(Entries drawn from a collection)
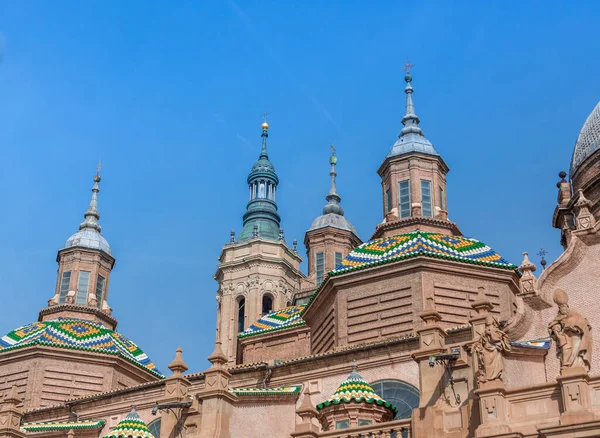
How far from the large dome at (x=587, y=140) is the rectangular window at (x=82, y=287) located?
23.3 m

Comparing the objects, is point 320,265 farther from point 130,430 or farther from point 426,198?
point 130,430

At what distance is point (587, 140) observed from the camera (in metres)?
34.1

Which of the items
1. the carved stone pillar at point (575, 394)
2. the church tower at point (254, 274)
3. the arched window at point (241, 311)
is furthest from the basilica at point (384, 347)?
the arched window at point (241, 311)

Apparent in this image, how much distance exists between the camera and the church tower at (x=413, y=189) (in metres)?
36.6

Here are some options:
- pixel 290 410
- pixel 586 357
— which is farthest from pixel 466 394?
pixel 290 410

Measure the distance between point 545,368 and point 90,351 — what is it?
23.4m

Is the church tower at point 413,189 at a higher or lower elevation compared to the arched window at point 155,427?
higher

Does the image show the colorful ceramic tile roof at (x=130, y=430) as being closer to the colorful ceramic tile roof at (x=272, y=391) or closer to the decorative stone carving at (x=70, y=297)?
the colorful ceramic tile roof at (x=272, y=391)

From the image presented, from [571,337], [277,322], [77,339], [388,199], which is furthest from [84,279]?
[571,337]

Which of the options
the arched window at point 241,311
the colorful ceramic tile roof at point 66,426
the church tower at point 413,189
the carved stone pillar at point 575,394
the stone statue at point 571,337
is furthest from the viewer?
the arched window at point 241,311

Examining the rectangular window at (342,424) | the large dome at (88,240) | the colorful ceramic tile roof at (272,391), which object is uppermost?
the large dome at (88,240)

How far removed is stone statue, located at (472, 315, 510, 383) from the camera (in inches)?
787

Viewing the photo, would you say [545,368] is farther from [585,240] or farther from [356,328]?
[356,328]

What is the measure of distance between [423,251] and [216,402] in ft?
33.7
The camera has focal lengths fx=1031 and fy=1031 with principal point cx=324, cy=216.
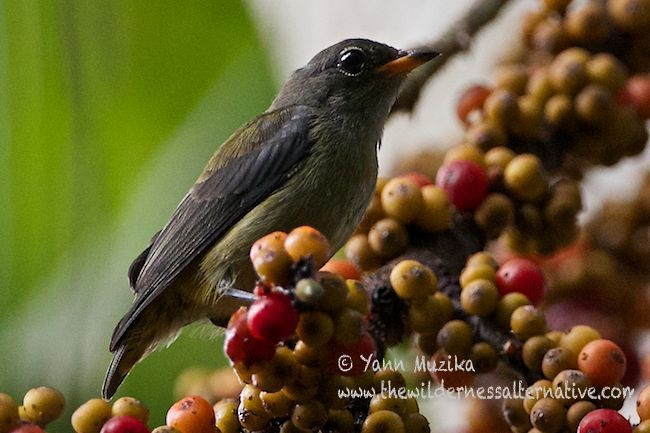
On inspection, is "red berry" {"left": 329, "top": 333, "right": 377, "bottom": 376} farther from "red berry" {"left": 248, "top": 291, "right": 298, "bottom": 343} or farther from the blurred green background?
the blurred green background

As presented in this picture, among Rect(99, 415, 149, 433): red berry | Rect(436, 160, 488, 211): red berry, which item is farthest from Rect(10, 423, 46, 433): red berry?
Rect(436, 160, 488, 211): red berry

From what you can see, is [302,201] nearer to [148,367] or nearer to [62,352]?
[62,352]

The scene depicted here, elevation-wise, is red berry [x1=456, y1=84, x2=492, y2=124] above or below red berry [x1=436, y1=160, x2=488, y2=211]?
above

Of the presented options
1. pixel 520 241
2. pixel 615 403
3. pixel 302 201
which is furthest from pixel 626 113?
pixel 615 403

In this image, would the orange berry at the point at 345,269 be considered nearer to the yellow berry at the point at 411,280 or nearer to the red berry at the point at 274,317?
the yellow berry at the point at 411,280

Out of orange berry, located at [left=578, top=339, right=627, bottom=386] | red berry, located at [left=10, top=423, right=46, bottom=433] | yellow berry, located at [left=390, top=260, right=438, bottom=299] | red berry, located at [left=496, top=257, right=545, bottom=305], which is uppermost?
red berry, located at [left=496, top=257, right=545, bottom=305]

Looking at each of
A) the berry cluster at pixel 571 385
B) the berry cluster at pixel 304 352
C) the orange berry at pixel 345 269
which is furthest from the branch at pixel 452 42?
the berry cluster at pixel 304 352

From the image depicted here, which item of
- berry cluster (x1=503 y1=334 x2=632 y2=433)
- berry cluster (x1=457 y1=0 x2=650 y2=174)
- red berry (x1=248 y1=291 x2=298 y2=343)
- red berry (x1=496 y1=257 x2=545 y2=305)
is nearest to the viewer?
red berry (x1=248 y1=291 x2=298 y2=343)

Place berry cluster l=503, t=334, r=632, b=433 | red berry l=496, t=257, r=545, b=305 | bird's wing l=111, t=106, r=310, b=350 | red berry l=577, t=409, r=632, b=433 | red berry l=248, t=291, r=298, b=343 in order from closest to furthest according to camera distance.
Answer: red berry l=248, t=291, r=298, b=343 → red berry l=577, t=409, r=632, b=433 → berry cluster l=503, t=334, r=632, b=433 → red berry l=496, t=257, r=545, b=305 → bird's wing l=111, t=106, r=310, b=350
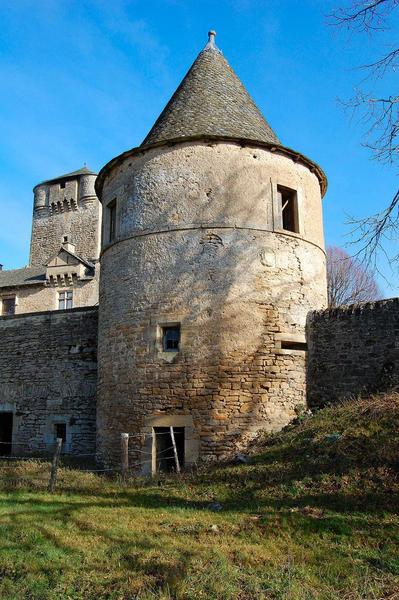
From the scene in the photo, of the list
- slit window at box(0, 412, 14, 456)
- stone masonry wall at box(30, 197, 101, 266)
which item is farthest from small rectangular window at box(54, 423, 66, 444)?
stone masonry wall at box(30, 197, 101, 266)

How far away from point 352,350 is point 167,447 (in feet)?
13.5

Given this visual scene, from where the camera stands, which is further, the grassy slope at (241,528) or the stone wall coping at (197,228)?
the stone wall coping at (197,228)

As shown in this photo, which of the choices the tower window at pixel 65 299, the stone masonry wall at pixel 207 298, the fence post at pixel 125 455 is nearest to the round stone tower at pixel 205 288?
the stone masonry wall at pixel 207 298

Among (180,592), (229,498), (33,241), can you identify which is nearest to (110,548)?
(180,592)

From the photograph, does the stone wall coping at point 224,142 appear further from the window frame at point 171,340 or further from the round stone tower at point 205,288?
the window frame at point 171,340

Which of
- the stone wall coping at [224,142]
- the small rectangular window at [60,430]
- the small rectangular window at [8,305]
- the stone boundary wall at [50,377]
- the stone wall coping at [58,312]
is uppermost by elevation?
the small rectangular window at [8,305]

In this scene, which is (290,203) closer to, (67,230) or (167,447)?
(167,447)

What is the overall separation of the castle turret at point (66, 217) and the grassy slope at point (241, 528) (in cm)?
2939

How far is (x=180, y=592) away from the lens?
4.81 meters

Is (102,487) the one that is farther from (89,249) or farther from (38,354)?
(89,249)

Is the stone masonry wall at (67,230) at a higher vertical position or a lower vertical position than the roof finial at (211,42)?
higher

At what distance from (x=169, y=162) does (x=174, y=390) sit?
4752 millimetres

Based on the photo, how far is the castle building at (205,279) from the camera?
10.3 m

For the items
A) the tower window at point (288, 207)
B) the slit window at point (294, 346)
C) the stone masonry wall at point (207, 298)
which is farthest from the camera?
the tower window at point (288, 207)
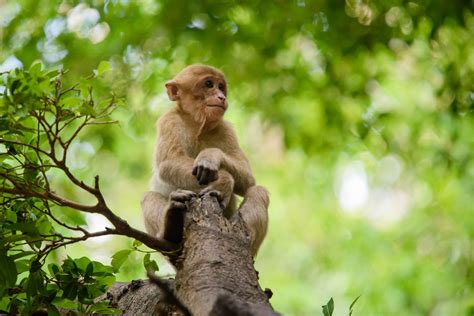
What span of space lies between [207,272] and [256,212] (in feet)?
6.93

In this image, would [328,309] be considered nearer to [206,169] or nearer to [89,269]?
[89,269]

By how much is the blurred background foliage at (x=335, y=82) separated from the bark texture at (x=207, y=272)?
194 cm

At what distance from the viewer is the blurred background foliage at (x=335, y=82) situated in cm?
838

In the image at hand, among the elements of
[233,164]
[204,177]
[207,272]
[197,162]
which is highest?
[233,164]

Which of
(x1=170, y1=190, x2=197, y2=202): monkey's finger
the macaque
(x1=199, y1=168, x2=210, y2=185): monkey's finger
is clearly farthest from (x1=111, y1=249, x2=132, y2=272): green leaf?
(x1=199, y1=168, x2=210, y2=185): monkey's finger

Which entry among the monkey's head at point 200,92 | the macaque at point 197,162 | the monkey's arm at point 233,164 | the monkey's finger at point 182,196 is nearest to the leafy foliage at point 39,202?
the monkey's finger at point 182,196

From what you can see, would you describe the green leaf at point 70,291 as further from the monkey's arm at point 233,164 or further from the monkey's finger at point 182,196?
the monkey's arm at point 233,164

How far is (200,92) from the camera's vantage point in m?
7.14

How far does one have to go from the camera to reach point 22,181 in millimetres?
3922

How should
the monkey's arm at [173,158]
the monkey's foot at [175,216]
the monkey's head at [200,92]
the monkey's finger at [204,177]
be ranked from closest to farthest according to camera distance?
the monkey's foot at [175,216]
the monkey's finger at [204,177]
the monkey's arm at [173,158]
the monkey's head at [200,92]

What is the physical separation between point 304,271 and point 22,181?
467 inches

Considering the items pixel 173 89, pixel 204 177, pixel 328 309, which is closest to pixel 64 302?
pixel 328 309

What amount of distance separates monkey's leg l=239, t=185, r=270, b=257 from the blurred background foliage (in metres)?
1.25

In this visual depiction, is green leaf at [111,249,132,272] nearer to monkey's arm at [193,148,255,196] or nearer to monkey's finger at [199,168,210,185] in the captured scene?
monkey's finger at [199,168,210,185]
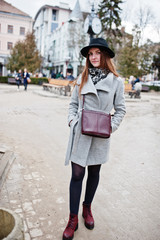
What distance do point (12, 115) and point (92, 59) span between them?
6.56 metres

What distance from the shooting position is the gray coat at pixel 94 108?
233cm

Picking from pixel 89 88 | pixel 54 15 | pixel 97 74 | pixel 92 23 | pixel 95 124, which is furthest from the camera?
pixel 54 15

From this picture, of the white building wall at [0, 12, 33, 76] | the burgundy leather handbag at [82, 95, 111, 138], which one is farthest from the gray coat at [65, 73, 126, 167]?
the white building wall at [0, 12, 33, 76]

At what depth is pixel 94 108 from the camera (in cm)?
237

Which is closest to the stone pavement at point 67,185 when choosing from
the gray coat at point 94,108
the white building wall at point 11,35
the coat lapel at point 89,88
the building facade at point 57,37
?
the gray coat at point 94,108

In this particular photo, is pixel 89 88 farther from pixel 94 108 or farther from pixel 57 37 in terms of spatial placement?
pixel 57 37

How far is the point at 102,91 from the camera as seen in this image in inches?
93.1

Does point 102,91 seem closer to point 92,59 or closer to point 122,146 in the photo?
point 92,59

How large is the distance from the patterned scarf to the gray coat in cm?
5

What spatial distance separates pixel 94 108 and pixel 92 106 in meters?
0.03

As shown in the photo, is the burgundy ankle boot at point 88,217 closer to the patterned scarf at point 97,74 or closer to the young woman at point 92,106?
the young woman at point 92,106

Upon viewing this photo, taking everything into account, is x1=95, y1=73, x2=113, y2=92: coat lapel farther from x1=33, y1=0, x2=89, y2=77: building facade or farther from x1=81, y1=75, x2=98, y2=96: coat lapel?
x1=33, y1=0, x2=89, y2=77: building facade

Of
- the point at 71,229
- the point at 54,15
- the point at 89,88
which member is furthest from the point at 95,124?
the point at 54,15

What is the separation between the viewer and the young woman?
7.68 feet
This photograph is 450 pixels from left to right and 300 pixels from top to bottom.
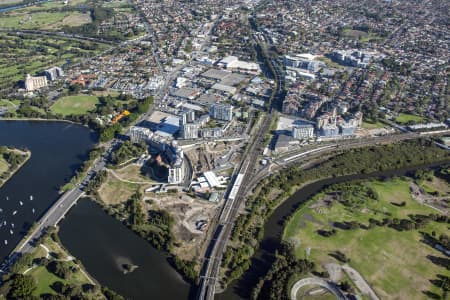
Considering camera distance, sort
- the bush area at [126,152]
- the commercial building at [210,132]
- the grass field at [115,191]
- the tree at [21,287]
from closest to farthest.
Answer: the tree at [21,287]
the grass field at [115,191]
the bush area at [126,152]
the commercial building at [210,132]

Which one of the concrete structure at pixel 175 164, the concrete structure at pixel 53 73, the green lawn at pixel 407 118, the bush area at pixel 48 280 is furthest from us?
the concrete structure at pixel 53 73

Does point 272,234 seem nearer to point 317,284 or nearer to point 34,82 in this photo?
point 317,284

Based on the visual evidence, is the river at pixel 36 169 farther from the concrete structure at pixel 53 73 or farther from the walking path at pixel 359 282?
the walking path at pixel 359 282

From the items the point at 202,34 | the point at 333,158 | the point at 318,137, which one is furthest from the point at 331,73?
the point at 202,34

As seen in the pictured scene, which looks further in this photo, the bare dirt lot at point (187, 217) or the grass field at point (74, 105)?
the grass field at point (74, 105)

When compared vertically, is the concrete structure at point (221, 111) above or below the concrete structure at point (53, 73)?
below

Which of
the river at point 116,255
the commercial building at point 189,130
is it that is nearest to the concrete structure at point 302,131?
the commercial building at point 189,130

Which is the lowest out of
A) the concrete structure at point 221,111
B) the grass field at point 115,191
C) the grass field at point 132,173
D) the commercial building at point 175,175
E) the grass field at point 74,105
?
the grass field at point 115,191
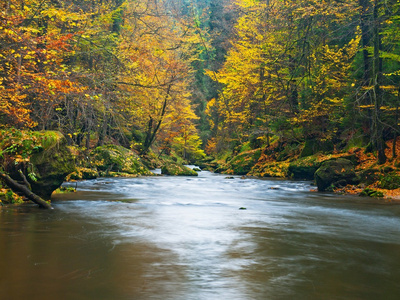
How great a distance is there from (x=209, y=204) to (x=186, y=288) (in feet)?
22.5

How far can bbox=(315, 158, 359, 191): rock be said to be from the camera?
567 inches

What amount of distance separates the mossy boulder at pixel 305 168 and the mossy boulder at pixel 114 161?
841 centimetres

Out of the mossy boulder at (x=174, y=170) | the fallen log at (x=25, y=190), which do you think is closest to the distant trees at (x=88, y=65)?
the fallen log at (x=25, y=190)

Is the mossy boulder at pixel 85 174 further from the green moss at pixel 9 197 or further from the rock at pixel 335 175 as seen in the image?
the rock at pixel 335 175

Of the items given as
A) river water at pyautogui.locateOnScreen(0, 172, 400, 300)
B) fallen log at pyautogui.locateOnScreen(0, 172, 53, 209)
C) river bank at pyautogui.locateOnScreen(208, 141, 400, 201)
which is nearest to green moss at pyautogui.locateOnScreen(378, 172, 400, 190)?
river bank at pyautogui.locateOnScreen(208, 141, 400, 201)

TASK TO COMPLETE: State how many lines in the records above contain the string "much", treating uppercase and lowercase as different. Reply with the number only.

OUTPUT: 2